### REQUEST 1
According to the article about the film Chalay Thay Saath, how long did the crew take to complete the shoot in the Hunza region?

====== READING PASSAGE ======

- Chalay Thay Saath چلے تھے ساتھ
- Directed by: Umer Adil
- Written by: Atiya Zaidi
- Produced by: Sheikh Shiraz Mubashir
- Starring: Syra Shehroz; Kent S. Leung; Zhalay Sarhadi; Osama Tahir; Mansha Pasha;
- Cinematography: Shahzad Khan
- Edited by: M. Arsalan (SharpImage)
- Music by: Abbas Ali Khan
- Production company: We Think Films / Hot Water Bottle Films
- Release date: 21 April 2017 (Pakistan);
- Country: Pakistan
- Language: Urdu
- Box office: Rs. 1.50 crore (US$54,000)

= Chalay Thay Saath =

2017 Pakistani film by Umer Adil

Chalay Thay Saath is a 2017 Pakistani romance film directed by Umer Adil with producer Beenish Umer and Executive Producer Sheikh Shiraz Mubashir starring Syra Shehroz, Osama Tahir, Zhalay Sarhadi, Behroze Sabzwari, Mansha Pasha, Faris Khalid, Kent S. Leung, Shamim Hilaly and Sherbaaz Kaleem. It is executively produced by Sheikh Shiraz Mubashir. The film was released on 21 April 2017.

==Plot==
The film is based around the character of Resham, a doctor who is on a journey to discover her past and future alongside her friends. The film depicts a cross-border love story between a Chinese man and Resham, which ends in their marriage.

==Cast==
- Syra Shehroz as Resham
- Kent S. Leung as Adam
- Osama Tahir as Zain
- Mansha Pasha as Tania
- Zhalay Sarhadi as Aleena
- Behroze Sabzwari as Baba
- Faris Khalid as Faraz
- Shamim Hilaly as Aqsa Aunty
- Sherbaaz Kaleem as Sherbaz
- Sidra Niazi as Resham's mother
- Hani Taha as Party girl

==Production==
===Casting===
The ensemble cast includes Syra Shahroz playing the character of Resham, a doctor on the road to discover her personal past and future. Kent S. Leung's character is playing the love interest of Syra's character Resham. Faris Khalid, Osama Tahir, Mansha Pasha and Zhalay Sarhadi all will play the roles of Resham's friends. Veteran actors Behroz Subzwari and Shamim Hilali play important roles as the story unfolds with Sherbaaz Kaleem brings in the local Hunza feel with his narrative

===Filming===
The film is focused the Hunza culture and it was shot in the Northern Areas of Pakistan in the region of Gilgit-Baltistan It took the film crew over 40 days to complete the film shoot in the Hunza region.

======

### REQUEST 2
Show each line of the listing that contains the word "cylinder".

====== GIVEN DATA ======

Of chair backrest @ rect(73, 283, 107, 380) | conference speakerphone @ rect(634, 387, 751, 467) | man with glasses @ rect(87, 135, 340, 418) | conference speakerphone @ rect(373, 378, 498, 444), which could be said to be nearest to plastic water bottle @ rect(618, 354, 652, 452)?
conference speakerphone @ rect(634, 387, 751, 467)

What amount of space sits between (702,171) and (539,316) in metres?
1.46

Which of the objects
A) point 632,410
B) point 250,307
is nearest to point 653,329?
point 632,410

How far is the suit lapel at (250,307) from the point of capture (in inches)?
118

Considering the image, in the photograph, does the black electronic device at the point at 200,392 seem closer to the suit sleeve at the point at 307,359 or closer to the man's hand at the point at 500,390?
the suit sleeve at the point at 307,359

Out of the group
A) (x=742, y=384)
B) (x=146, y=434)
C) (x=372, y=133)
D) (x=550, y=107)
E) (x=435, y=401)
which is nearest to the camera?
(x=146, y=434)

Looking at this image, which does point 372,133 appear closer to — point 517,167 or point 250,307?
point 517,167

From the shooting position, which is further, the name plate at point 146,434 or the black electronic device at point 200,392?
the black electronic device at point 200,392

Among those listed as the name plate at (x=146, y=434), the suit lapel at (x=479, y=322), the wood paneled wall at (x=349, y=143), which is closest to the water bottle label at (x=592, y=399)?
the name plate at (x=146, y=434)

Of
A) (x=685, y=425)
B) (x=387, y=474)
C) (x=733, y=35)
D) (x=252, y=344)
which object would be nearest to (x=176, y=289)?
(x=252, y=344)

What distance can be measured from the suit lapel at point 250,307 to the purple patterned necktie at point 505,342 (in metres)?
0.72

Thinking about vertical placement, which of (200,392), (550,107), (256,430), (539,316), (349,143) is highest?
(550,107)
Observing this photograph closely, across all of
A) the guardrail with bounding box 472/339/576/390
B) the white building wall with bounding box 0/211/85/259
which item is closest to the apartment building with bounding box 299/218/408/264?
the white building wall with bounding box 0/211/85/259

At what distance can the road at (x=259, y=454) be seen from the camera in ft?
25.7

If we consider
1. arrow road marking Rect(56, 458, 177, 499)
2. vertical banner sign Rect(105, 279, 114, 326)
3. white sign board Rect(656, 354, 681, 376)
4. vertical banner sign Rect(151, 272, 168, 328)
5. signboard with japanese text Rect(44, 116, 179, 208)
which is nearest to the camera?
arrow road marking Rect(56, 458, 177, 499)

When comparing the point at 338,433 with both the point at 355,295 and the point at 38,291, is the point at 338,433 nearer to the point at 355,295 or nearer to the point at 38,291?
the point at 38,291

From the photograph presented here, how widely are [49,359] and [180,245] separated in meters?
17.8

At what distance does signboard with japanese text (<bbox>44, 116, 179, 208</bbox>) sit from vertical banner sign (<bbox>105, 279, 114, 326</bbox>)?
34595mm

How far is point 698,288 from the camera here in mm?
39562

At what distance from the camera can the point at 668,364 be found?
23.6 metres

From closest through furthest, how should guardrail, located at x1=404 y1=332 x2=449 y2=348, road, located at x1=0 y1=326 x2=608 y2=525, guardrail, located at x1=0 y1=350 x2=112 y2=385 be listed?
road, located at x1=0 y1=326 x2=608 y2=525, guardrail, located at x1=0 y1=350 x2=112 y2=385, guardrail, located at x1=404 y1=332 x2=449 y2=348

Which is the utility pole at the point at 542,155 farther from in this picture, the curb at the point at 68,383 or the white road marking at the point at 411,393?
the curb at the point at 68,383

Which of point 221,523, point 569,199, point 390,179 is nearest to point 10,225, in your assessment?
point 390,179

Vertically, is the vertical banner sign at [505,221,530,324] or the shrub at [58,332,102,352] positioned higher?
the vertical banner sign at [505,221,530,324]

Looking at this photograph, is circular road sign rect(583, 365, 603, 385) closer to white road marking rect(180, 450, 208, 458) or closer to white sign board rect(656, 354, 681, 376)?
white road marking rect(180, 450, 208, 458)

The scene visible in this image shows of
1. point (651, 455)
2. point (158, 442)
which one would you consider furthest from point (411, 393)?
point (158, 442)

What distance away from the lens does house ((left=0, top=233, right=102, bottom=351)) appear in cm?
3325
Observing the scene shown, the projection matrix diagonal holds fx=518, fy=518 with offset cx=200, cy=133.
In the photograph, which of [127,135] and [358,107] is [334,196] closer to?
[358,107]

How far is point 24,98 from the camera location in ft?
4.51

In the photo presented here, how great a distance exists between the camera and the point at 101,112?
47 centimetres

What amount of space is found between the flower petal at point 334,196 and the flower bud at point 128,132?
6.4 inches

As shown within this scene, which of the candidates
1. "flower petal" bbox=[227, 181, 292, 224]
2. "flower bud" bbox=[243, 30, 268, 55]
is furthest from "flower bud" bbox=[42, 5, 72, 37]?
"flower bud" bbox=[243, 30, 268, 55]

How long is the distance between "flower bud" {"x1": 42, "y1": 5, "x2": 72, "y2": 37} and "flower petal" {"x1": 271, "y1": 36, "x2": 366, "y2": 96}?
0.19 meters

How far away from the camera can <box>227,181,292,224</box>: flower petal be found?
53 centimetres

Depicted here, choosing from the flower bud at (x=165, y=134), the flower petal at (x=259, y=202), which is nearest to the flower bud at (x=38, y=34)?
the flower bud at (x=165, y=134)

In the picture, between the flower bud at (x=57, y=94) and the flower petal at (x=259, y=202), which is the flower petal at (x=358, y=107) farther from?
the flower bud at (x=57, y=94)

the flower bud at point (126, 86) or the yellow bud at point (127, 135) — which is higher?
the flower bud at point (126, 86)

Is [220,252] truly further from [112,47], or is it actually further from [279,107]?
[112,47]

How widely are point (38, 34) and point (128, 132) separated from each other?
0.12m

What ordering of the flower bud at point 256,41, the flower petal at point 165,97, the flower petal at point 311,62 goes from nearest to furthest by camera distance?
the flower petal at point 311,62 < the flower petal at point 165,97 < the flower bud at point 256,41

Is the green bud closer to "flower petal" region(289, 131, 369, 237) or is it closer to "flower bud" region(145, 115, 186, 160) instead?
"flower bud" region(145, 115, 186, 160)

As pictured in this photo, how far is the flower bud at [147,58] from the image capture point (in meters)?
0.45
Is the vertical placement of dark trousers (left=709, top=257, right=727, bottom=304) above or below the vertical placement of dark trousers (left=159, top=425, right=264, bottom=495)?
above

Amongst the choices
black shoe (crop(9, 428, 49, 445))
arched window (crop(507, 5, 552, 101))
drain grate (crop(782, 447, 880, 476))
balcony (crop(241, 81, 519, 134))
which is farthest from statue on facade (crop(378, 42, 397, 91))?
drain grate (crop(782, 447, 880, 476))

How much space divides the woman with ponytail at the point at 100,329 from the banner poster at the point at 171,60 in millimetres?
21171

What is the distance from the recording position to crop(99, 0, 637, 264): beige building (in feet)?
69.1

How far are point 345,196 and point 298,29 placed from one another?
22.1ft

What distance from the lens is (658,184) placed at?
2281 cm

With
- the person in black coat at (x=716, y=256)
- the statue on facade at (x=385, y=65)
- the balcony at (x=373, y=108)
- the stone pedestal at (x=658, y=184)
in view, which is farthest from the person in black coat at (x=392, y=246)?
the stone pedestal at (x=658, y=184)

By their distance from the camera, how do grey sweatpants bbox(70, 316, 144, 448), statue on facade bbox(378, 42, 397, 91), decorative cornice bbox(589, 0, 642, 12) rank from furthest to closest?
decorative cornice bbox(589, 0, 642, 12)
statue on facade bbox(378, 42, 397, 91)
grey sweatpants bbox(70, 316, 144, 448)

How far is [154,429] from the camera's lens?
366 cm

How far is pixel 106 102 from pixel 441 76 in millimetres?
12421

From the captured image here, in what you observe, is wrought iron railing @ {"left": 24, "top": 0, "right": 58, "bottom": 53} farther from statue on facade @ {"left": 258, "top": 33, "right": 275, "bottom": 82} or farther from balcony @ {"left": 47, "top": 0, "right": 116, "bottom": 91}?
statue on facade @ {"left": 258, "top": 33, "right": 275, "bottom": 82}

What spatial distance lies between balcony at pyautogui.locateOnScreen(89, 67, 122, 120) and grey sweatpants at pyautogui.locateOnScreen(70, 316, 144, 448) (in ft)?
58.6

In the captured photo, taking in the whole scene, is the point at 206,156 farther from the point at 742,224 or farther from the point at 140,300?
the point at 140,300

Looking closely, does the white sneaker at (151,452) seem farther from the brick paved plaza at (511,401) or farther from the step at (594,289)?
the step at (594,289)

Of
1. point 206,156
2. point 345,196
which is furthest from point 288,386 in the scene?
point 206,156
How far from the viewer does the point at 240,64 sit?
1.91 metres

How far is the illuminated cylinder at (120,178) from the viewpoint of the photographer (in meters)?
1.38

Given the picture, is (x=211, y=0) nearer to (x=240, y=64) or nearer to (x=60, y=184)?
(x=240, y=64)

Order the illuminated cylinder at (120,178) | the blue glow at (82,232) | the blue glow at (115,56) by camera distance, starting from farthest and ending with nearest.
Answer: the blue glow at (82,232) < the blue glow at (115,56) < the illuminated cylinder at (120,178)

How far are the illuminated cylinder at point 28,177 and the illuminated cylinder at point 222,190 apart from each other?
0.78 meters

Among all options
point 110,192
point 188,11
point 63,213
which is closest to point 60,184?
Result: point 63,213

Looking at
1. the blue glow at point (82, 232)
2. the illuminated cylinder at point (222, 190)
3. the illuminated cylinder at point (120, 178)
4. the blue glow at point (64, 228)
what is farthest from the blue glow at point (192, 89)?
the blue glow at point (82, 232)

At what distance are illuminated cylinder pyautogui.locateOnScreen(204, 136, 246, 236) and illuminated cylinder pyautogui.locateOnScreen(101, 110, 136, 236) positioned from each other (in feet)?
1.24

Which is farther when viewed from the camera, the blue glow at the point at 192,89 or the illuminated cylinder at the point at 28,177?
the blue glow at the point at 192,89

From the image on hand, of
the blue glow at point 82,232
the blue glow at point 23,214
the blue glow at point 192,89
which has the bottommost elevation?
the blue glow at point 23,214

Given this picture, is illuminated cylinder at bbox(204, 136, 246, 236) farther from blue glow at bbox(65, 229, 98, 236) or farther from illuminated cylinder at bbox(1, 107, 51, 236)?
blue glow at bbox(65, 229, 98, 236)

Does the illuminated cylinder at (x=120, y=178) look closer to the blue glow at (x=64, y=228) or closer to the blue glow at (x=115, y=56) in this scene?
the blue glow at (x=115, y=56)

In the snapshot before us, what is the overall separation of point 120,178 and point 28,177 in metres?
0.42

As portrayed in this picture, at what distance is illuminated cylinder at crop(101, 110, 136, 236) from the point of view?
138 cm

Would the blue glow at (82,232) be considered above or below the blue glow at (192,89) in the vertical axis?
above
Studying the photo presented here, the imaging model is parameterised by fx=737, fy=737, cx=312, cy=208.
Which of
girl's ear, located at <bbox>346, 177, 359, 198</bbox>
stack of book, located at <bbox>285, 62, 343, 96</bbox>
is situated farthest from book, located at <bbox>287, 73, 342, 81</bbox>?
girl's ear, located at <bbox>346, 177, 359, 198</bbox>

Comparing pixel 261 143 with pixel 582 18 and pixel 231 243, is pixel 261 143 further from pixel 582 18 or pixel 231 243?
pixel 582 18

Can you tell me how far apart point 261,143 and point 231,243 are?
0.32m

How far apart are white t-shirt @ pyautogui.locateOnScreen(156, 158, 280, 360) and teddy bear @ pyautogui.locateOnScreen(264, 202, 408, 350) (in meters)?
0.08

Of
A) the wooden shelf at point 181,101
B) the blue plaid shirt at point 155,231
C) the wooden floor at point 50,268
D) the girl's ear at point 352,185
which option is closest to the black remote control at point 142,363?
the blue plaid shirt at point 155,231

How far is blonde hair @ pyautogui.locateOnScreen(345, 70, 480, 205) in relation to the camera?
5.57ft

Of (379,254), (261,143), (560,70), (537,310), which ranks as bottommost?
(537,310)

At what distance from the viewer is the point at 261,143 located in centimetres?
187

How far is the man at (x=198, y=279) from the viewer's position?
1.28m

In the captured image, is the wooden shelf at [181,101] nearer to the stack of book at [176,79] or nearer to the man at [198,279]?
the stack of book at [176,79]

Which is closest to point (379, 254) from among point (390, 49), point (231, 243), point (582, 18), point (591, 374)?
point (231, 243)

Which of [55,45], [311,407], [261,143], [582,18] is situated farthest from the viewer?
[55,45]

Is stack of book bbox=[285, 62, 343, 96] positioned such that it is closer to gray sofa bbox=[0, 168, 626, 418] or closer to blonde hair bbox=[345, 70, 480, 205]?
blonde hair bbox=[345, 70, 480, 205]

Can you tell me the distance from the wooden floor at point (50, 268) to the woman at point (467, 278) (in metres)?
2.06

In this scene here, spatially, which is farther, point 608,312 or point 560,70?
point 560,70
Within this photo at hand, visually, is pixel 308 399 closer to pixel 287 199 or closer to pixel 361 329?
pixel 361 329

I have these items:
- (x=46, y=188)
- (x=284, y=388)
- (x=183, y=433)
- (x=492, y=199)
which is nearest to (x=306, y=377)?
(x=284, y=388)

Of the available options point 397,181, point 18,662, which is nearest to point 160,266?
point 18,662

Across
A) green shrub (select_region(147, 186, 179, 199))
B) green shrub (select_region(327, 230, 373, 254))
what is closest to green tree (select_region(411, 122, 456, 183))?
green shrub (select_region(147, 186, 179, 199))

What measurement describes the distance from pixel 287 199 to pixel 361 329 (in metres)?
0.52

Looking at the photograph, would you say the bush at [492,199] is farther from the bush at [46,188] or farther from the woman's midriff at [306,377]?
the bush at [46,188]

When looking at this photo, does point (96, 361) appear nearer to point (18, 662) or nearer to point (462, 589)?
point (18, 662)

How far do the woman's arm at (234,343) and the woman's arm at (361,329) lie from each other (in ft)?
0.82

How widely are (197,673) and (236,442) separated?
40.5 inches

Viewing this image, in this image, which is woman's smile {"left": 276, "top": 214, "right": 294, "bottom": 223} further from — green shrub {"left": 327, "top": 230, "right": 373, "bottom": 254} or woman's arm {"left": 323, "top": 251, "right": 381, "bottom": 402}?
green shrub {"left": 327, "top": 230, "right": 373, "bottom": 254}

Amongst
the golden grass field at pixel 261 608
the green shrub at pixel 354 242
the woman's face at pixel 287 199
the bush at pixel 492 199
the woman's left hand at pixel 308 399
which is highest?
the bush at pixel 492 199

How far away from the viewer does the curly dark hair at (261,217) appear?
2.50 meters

======

### CORRECT ANSWER 1
Over 40 days.

### CORRECT ANSWER 2
How far is the illuminated cylinder at (120,178) from the viewpoint of the photographer (in meters)?
Order the illuminated cylinder at (120,178) | the blue glow at (82,232) | the blue glow at (115,56) by camera distance, starting from farthest and ending with nearest.
Answer: the blue glow at (82,232) < the blue glow at (115,56) < the illuminated cylinder at (120,178)
How far are the illuminated cylinder at point 28,177 and the illuminated cylinder at point 222,190 apart from each other?
2. the illuminated cylinder at point (222, 190)
3. the illuminated cylinder at point (120, 178)
At what distance are illuminated cylinder pyautogui.locateOnScreen(204, 136, 246, 236) and illuminated cylinder pyautogui.locateOnScreen(101, 110, 136, 236) positioned from each other (in feet)?
Which is farther when viewed from the camera, the blue glow at the point at 192,89 or the illuminated cylinder at the point at 28,177?
Given this picture, is illuminated cylinder at bbox(204, 136, 246, 236) farther from blue glow at bbox(65, 229, 98, 236) or farther from illuminated cylinder at bbox(1, 107, 51, 236)?
Does the illuminated cylinder at (x=120, y=178) look closer to the blue glow at (x=64, y=228) or closer to the blue glow at (x=115, y=56) in this scene?
As portrayed in this picture, at what distance is illuminated cylinder at crop(101, 110, 136, 236) from the point of view?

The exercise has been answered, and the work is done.